*STORED DATA*.
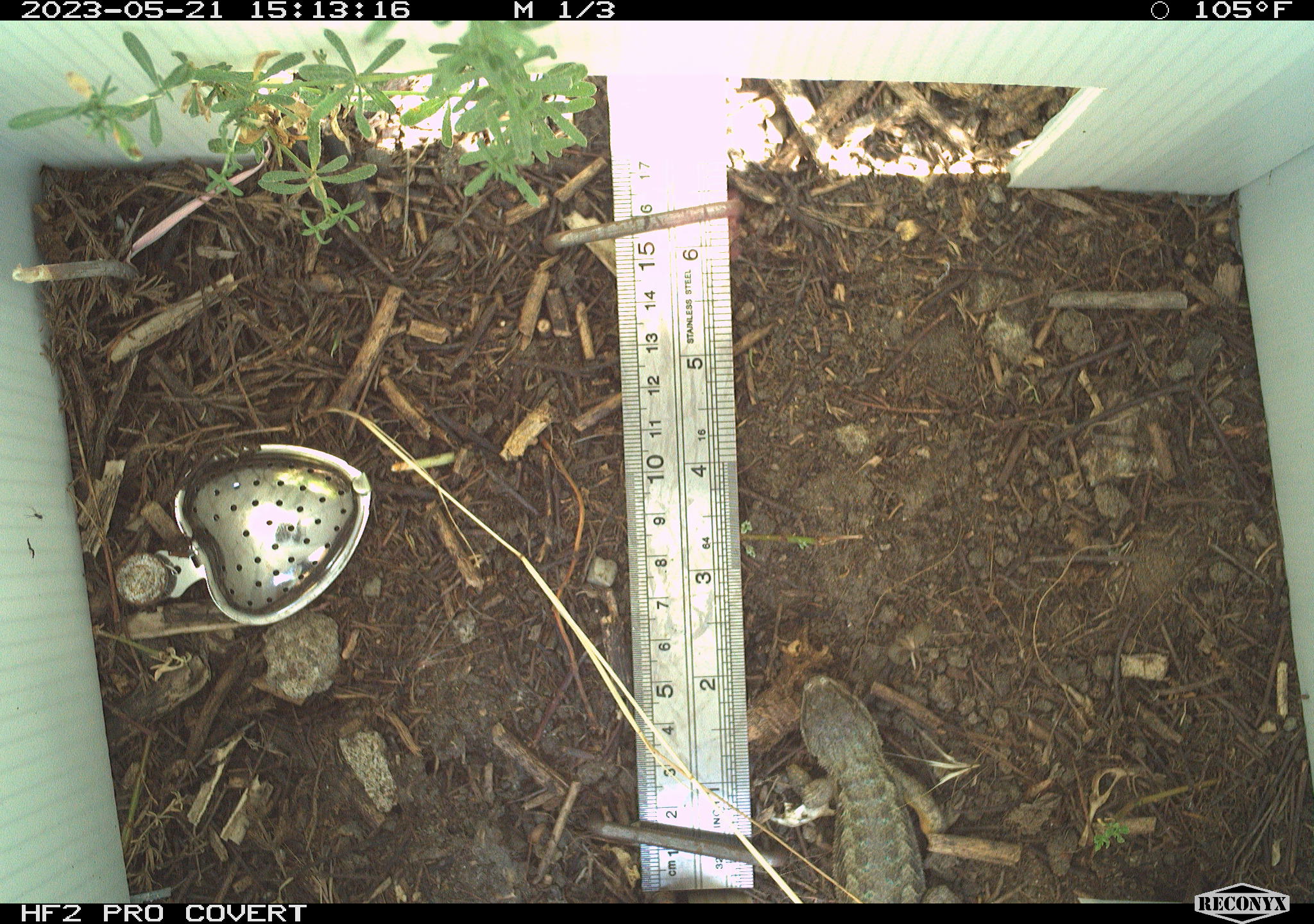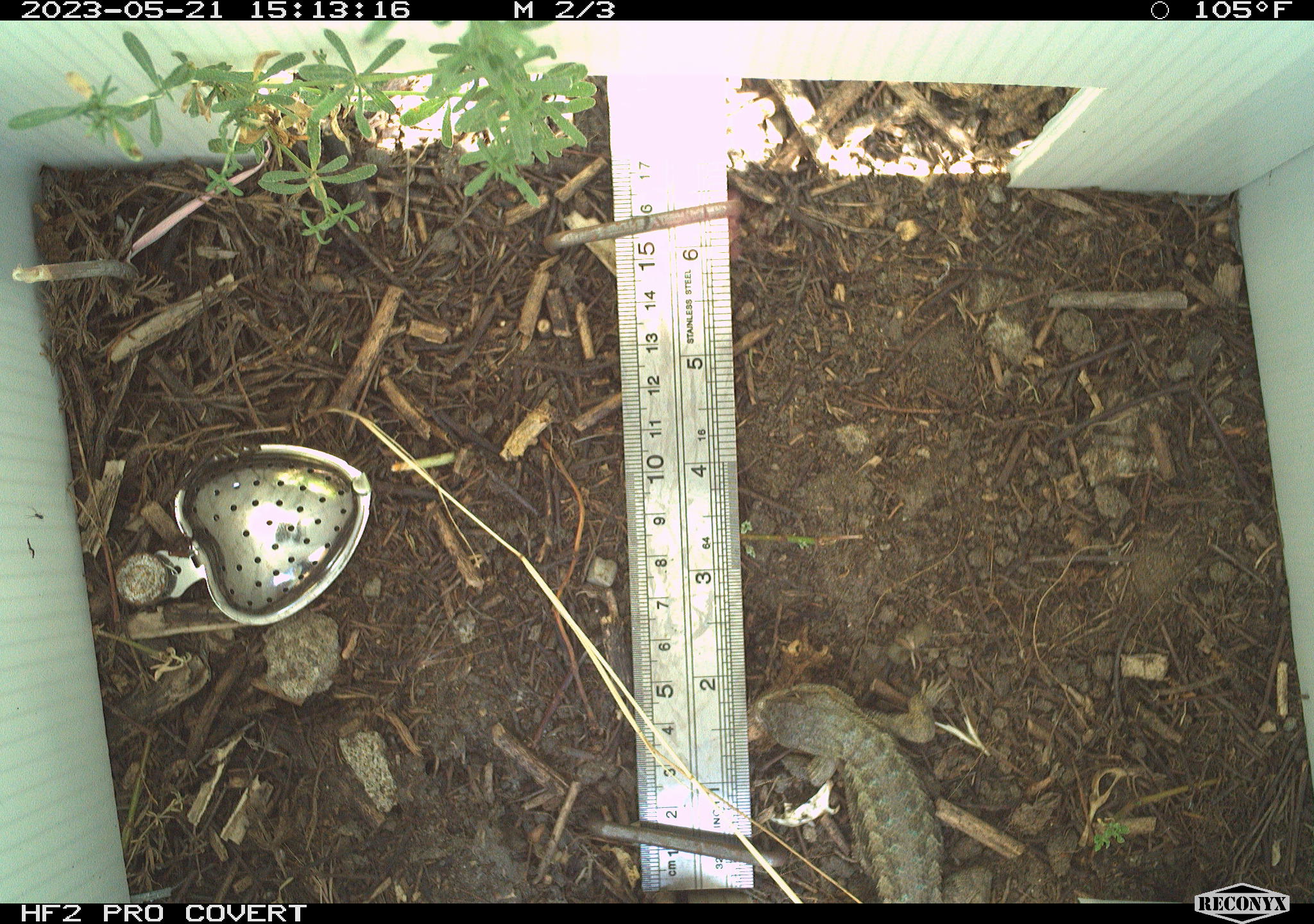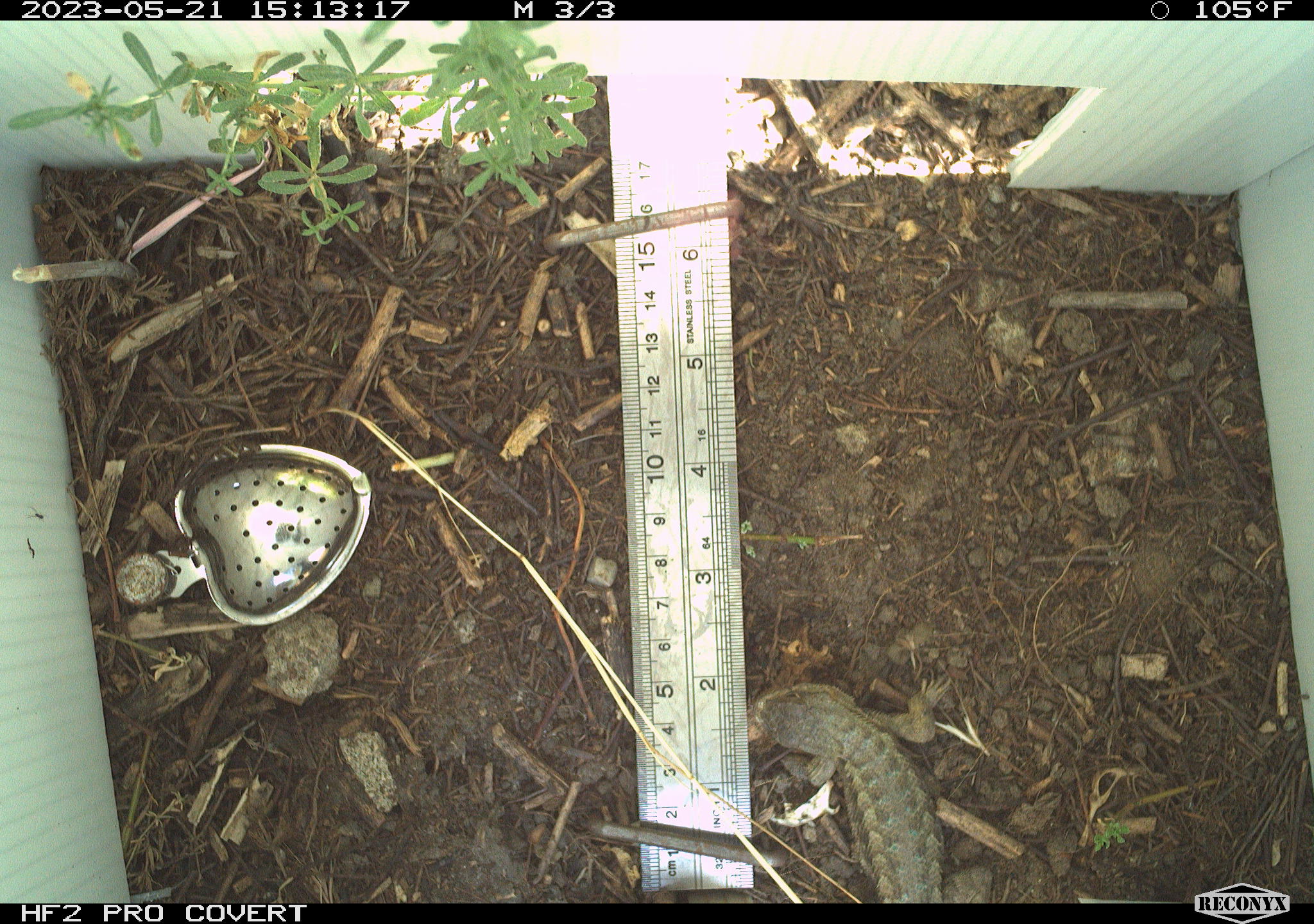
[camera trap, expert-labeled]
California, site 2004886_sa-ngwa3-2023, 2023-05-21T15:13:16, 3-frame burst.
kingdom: Animalia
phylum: Chordata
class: Reptilia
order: Squamata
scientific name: Squamata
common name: lizards and snakes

*WORK REQUIRED*.
When you copy the listing, keep every line exactly as it is but leave out all images.

*WRITTEN REPLY*.
[camera trap, expert-labeled]
California, site 2004886_sa-ngwa3-2023, 2023-05-21T15:13:16, 3-frame burst.
kingdom: Animalia
phylum: Chordata
class: Reptilia
order: Squamata
scientific name: Squamata
common name: lizards and snakes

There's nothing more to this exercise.